Теперь оставалось составить телеграмму. К сожалению, о неизвестном пострадавшем можно было сказать только, что это мужчина 55–58 лет, особые приметы – татуировка в виде черепахи (просьба сообщить, не было ли заявлений об исчезновении мужчин этого возраста). О рецидивисте Балакине Александре Ивановиче все известно, кроме его нынешнего местопребывания. Надо объявить розыск в связи с новым делом.

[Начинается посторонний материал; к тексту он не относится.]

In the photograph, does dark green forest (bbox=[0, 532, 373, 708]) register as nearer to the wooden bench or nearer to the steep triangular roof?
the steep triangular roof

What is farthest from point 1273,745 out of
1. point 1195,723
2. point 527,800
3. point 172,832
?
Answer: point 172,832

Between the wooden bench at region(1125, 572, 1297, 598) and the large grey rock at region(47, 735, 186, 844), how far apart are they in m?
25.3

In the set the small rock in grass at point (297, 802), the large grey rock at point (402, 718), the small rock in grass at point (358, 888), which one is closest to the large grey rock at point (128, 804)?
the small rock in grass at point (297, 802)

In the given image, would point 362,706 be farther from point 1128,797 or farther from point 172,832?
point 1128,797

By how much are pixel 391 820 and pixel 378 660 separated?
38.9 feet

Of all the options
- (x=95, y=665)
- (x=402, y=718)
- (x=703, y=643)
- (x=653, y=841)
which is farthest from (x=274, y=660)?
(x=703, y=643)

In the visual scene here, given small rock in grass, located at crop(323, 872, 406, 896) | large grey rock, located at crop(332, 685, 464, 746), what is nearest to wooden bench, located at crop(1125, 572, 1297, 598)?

Телеграмма эта еще до часу дня будет получена в отделах и управлениях внутренних дел, где стоят телетайпы, то есть в сотнях городов Советского Союза. Оттуда ее передадут по иным каналам в малые города, городки, поселки, и уже сегодня к вечеру в дело включится милиция всей страны. Когда Басков представлял себе, как срабатывает этот механизм, у него появлялось такое чувство, словно он обладает сверхъестественной способностью, не покидая собственного кабинета, окунуть руку в студеную воду Берингова пролива.
Отослав перепечатанную и подписанную телеграмму в телеграфный зал, Басков собирался спуститься в буфет перекусить, потому что утром, уезжая из дома, ничего не поел – не хотелось. Но тут явился курьер с улицы Белинского, из областного УВД.